A sunken road is a road or track which is deeper than the land on either side. The sunken roads were heavily usedfor agricultural and it could have been the farmer who constantly dug and cleared the roads that pushed up the soil banks around the roads. Other theories for how the roads were formed include erosion by water and the digging of double banks to mark the boundaries of estates.

These roads become crucial for the troops of all sides during the warfare of the First World War. They provided cover for the men and allowed for shelter on long marches. They became the scenes for many battles and the roads were witness to large numbers of causalities.
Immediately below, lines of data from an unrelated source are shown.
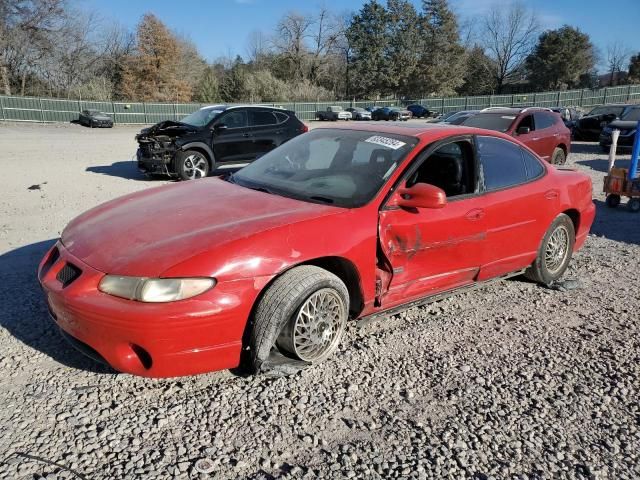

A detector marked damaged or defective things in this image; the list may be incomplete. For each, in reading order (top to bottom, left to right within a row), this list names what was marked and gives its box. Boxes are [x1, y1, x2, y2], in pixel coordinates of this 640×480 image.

damaged red coupe [37, 124, 596, 378]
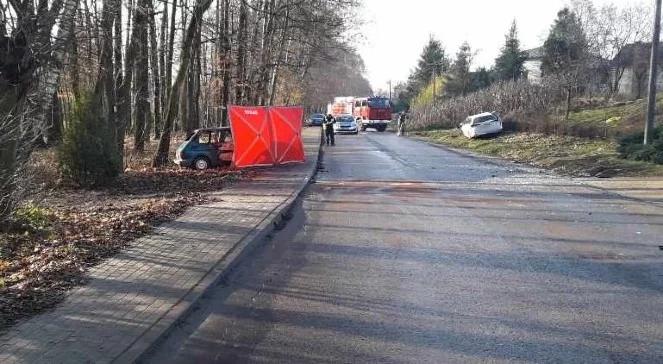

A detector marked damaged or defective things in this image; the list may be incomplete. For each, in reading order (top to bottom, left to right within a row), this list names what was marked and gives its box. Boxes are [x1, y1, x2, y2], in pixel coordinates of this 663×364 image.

white damaged car [462, 111, 504, 139]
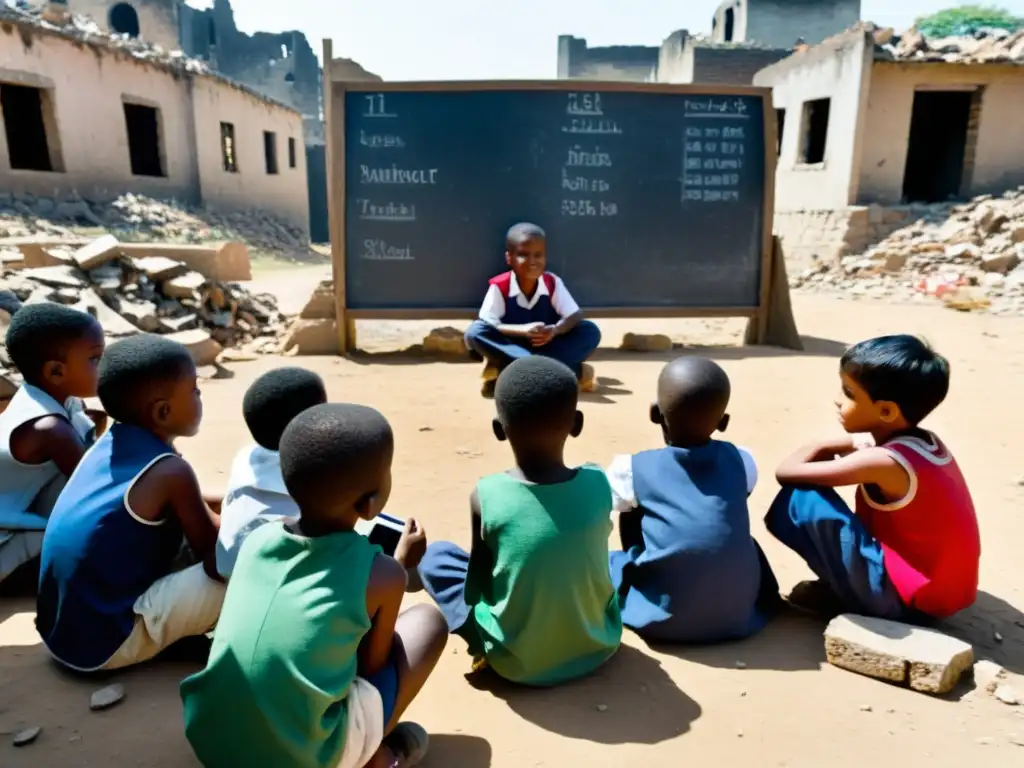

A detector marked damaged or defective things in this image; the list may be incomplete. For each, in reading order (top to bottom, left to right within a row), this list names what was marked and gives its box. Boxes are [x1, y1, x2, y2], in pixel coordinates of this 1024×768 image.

damaged concrete wall [561, 35, 655, 81]
broken concrete slab [71, 234, 121, 270]
broken concrete slab [159, 272, 205, 299]
broken concrete slab [165, 329, 224, 368]
broken concrete slab [823, 614, 966, 696]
This is me standing in the same sunken road by Beaumont Hamel.
"The hollow or sunken road and the steep emblai, or lynchet, are everywhere. One may say that no quarter of a mile of the whole battlefield is without one or other of them. The sunken roads are sometimes very deep. Many of our soldiers, on seeing them, have thought that they were cuttings made, with great labour, through the chalk." John Masefield from The Old Front Line

The Craters

The Lochnagar Crater 2013

The Craters near La Boisselle and Beaumont-Hamel are well documented but only two remain in evidence today. The large crater called Y-Sap was filled in when farmers wanted to reclaim the field. The bigest crater at La Boisselle is now called the Lochnagar Crater. On the 1st July 1978 Richard Dunning was handed the 'deeds' to the Lochnagar Crater in an informal ceremony at the site. Interestingly, in 1972 Mr Dunning was reading John Masefield’s, The Old Front line when he must have had an epiphany and decided he wanted to own a bit of the Somme Battlefield.

The crater gets its name because in 1915, when the British troops took over the trenches from the French Army at La Boisselle, there was a battalion called the 7th Gordon’s, formed mainly from Deeside. An officer went round naming all the trenches after familiar landmarks and towns. Lochnagar was the name of the mountain not far from Balmoral.